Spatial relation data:
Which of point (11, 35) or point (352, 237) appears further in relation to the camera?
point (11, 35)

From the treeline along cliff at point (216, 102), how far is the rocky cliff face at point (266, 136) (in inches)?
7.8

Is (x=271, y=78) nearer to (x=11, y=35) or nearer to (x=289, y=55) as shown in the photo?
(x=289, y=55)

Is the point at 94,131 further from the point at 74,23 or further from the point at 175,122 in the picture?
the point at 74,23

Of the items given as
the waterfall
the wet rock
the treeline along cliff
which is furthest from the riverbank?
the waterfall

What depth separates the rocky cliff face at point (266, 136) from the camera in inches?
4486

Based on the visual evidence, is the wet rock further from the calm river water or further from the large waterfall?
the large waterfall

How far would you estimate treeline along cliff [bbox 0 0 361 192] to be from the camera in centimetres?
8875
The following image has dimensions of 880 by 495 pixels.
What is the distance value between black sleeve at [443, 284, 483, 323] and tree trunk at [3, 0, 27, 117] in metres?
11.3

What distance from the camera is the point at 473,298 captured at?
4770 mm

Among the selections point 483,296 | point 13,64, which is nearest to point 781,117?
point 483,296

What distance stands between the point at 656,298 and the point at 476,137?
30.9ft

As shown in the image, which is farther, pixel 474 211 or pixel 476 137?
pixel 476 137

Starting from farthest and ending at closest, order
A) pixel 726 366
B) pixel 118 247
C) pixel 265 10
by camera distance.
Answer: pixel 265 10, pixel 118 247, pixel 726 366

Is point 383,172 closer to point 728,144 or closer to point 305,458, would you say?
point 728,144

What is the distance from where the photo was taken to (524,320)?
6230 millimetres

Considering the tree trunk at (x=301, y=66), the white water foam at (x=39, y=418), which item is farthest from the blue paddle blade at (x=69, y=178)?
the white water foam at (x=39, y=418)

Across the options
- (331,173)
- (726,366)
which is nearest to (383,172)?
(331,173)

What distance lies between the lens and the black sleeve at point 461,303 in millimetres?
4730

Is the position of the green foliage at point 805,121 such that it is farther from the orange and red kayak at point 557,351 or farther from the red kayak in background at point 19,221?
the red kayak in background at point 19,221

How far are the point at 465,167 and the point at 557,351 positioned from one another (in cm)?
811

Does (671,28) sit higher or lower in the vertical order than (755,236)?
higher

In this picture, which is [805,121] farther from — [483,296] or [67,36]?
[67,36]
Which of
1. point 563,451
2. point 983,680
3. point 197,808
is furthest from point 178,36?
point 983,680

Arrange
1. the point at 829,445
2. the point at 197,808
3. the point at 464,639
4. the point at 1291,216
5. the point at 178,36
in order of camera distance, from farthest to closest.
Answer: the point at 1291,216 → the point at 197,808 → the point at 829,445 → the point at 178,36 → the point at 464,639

» **What the task asks**
Make an exact copy of the material above.

» **Answer for this exercise**
Which of point (11, 35) or point (352, 237) appears further in relation to the camera?
point (11, 35)

From the treeline along cliff at point (216, 102), how far is the rocky cliff face at point (266, 136) (in inches)?
7.8

Is (x=271, y=78) nearer to (x=11, y=35) or nearer to (x=289, y=55) as shown in the photo?
(x=289, y=55)

Is the point at 94,131 further from the point at 74,23 or further from the point at 175,122 in the picture?
the point at 74,23

Of the items given as
the waterfall
the wet rock
the treeline along cliff
which is furthest from the riverbank?
the waterfall

What depth separates the rocky cliff face at point (266, 136) from the camera in inches?
4486

Based on the visual evidence, is the wet rock further from the calm river water or further from the large waterfall?
the large waterfall

How far would you estimate treeline along cliff [bbox 0 0 361 192] to be from the camera in centimetres?
8875
The following image has dimensions of 880 by 495 pixels.
What is the distance value between black sleeve at [443, 284, 483, 323] and tree trunk at [3, 0, 27, 117] in metres?
11.3

What distance from the camera is the point at 473,298 captured at?
4770 mm

Among the selections point 483,296 | point 13,64, which is nearest to point 781,117?
point 483,296

What distance stands between the point at 656,298 and the point at 476,137?
30.9ft

As shown in the image, which is farther, pixel 474 211 or pixel 476 137?
pixel 476 137

Starting from farthest and ending at closest, order
A) pixel 726 366
B) pixel 118 247
C) pixel 265 10
by camera distance.
Answer: pixel 265 10, pixel 118 247, pixel 726 366

Is point 383,172 closer to point 728,144 or closer to point 305,458, would you say?
point 728,144

What is the distance from where the photo was taken to (524,320)?
6230 millimetres

Considering the tree trunk at (x=301, y=66), the white water foam at (x=39, y=418), which item is farthest from the blue paddle blade at (x=69, y=178)?
the white water foam at (x=39, y=418)

Across the options
- (331,173)
- (726,366)
which is nearest to (383,172)?
(331,173)

What distance lies between the lens and the black sleeve at point 461,303 in millimetres?
4730

Is the position of the green foliage at point 805,121 such that it is farther from the orange and red kayak at point 557,351 or farther from the red kayak in background at point 19,221?
the red kayak in background at point 19,221

How far are the point at 465,167 and the point at 557,351 positioned from one another (in cm)?
811

Does (671,28) sit higher or lower in the vertical order than (755,236)?
higher

In this picture, which is [805,121] farther from — [483,296] or [67,36]?
[67,36]
Which of
1. point 563,451
2. point 983,680
3. point 197,808
is furthest from point 178,36?
point 983,680

Arrange
1. the point at 829,445
2. the point at 197,808
3. the point at 464,639
4. the point at 1291,216
5. the point at 178,36
in order of camera distance, from farthest to closest.
Answer: the point at 1291,216 → the point at 197,808 → the point at 829,445 → the point at 178,36 → the point at 464,639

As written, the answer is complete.